WHAT TO WORK ON -> Transcribe the passage in the soft-dirty bit post below verbatim, from "The reason why" up to and including "to 1 (dirty).".

The reason why I ask this question is that, when testing the behavior of the Linux soft-dirty bit, I found that if I create a thread without touching any memory, the soft-dirty bit of all pages will be set to 1 (dirty).
For example, malloc(100MB)
in the main thread, then clean soft dirty bits, then create a thread that just sleeps. After the thread is created, the soft-dirty bit of all that 100MB memory chunk is set to 1.
Here is the test program I'm using:
#include <thread>
#include <iostream>
#include <vector>
#include <cstdint>
#include <stdlib.h>
#include <fcntl.h>
#include <unistd.h>
#include <string.h>
#include <sys/types.h>
#define PAGE_SIZE_4K 0x1000
int GetDirtyBit(uint64_t vaddr) {
int fd = open("/proc/self/pagemap", O_RDONLY);
if (fd < 0) {
perror("Failed open pagemap");
exit(1);
}
off_t offset = vaddr / 4096 * 8;
if (lseek(fd, offset, SEEK_SET) < 0) {
perror("Failed lseek pagemap");
exit(1);
}
uint64_t pfn = 0;
if (read(fd, &pfn, sizeof(pfn)) != sizeof(pfn)) {
perror("Failed read pagemap");
sleep(1000);
exit(1);
}
close(fd);
return pfn & (1UL << 55) ? 1 : 0;
}
void CleanSoftDirty() {
int fd = open("/proc/self/clear_refs", O_RDWR);
if (fd < 0) {
perror("Failed open clear_refs");
exit(1);
}
char cmd[] = "4";
if (write(fd, cmd, sizeof(cmd)) != sizeof(cmd)) {
perror("Failed write clear_refs");
exit(1);
}
close(fd);
}
int demo(int argc, char *argv[]) {
int x = 1;
// 100 MB
uint64_t size = 1024UL * 1024UL * 100;
void *ptr = malloc(size);
for (uint64_t s = 0; s < size; s += PAGE_SIZE_4K) {
// populate pages
memset(ptr + s, x, PAGE_SIZE_4K);
}
char *cptr = reinterpret_cast<char *>(ptr);
printf("Soft dirty after malloc: %ld, (50MB offset)%ld\n",
GetDirtyBit(reinterpret_cast<uint64_t>(cptr)),
GetDirtyBit(reinterpret_cast<uint64_t>(cptr + 50 * 1024 * 1024)));
printf("ALLOCATE FINISHED\n");
std::string line;
std::vector<std::thread> threads;
while (true) {
sleep(2);
// Set soft dirty of all pages to 0.
CleanSoftDirty();
char *cptr = reinterpret_cast<char *>(ptr);
printf("Soft dirty after reset: %ld, (50MB offset)%ld\n",
GetDirtyBit(reinterpret_cast<uint64_t>(cptr)),
GetDirtyBit(reinterpret_cast<uint64_t>(cptr + 50 * 1024 * 1024)));
// Create thread.

DATASET ROWS ->
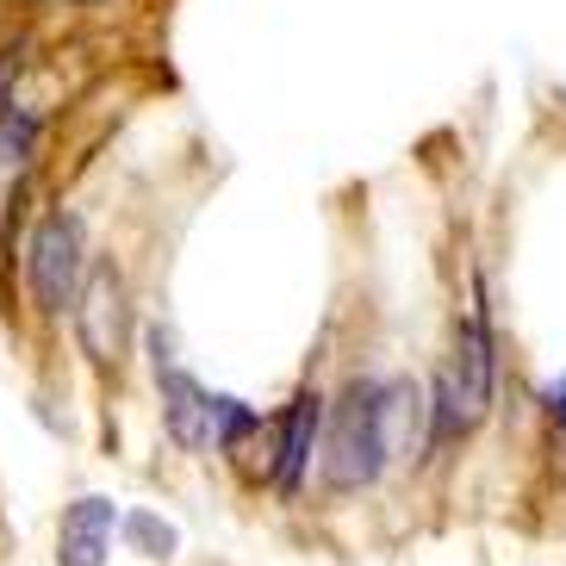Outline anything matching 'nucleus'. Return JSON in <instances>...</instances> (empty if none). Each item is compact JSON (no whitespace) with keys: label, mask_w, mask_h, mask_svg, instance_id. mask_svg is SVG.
I'll list each match as a JSON object with an SVG mask.
<instances>
[{"label":"nucleus","mask_w":566,"mask_h":566,"mask_svg":"<svg viewBox=\"0 0 566 566\" xmlns=\"http://www.w3.org/2000/svg\"><path fill=\"white\" fill-rule=\"evenodd\" d=\"M386 467V430H380V380H349L331 417V442H324V480L336 492H361L380 480Z\"/></svg>","instance_id":"obj_1"},{"label":"nucleus","mask_w":566,"mask_h":566,"mask_svg":"<svg viewBox=\"0 0 566 566\" xmlns=\"http://www.w3.org/2000/svg\"><path fill=\"white\" fill-rule=\"evenodd\" d=\"M25 281H32L38 312H63L75 305V281H82V218L75 212H44L32 231V250H25Z\"/></svg>","instance_id":"obj_2"},{"label":"nucleus","mask_w":566,"mask_h":566,"mask_svg":"<svg viewBox=\"0 0 566 566\" xmlns=\"http://www.w3.org/2000/svg\"><path fill=\"white\" fill-rule=\"evenodd\" d=\"M125 331H132V305H125V281H118V268L101 262L87 274L82 300H75V336H82V349L94 355L101 367H113L125 355Z\"/></svg>","instance_id":"obj_3"},{"label":"nucleus","mask_w":566,"mask_h":566,"mask_svg":"<svg viewBox=\"0 0 566 566\" xmlns=\"http://www.w3.org/2000/svg\"><path fill=\"white\" fill-rule=\"evenodd\" d=\"M442 380H449L454 405H461V423L473 430L492 405V331H485V305L467 312V324L454 331V361L442 367Z\"/></svg>","instance_id":"obj_4"},{"label":"nucleus","mask_w":566,"mask_h":566,"mask_svg":"<svg viewBox=\"0 0 566 566\" xmlns=\"http://www.w3.org/2000/svg\"><path fill=\"white\" fill-rule=\"evenodd\" d=\"M156 386H163V430L175 436V449H212V392L175 361H156Z\"/></svg>","instance_id":"obj_5"},{"label":"nucleus","mask_w":566,"mask_h":566,"mask_svg":"<svg viewBox=\"0 0 566 566\" xmlns=\"http://www.w3.org/2000/svg\"><path fill=\"white\" fill-rule=\"evenodd\" d=\"M113 530H118V504L87 492L63 511V530H56V566H106L113 554Z\"/></svg>","instance_id":"obj_6"},{"label":"nucleus","mask_w":566,"mask_h":566,"mask_svg":"<svg viewBox=\"0 0 566 566\" xmlns=\"http://www.w3.org/2000/svg\"><path fill=\"white\" fill-rule=\"evenodd\" d=\"M317 423H324V399H317L312 386H305L300 399L286 405V417H281V449H274V485H281L286 499L300 492V480H305V467H312V442H317Z\"/></svg>","instance_id":"obj_7"},{"label":"nucleus","mask_w":566,"mask_h":566,"mask_svg":"<svg viewBox=\"0 0 566 566\" xmlns=\"http://www.w3.org/2000/svg\"><path fill=\"white\" fill-rule=\"evenodd\" d=\"M118 523H125V542H132L144 560H175V548H181L175 523H163L156 511H132V516H118Z\"/></svg>","instance_id":"obj_8"},{"label":"nucleus","mask_w":566,"mask_h":566,"mask_svg":"<svg viewBox=\"0 0 566 566\" xmlns=\"http://www.w3.org/2000/svg\"><path fill=\"white\" fill-rule=\"evenodd\" d=\"M32 144H38V118L13 106V113L0 118V168H25L32 163Z\"/></svg>","instance_id":"obj_9"},{"label":"nucleus","mask_w":566,"mask_h":566,"mask_svg":"<svg viewBox=\"0 0 566 566\" xmlns=\"http://www.w3.org/2000/svg\"><path fill=\"white\" fill-rule=\"evenodd\" d=\"M19 69H25V51H0V118L13 113V82Z\"/></svg>","instance_id":"obj_10"},{"label":"nucleus","mask_w":566,"mask_h":566,"mask_svg":"<svg viewBox=\"0 0 566 566\" xmlns=\"http://www.w3.org/2000/svg\"><path fill=\"white\" fill-rule=\"evenodd\" d=\"M542 399H548L554 423H560V430H566V386H548V392H542Z\"/></svg>","instance_id":"obj_11"}]
</instances>
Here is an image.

SOLUTION TO THIS EXERCISE ->
The reason why I ask this question is that, when testing the behavior of the Linux soft-dirty bit, I found that if I create a thread without touching any memory, the soft-dirty bit of all pages will be set to 1 (dirty).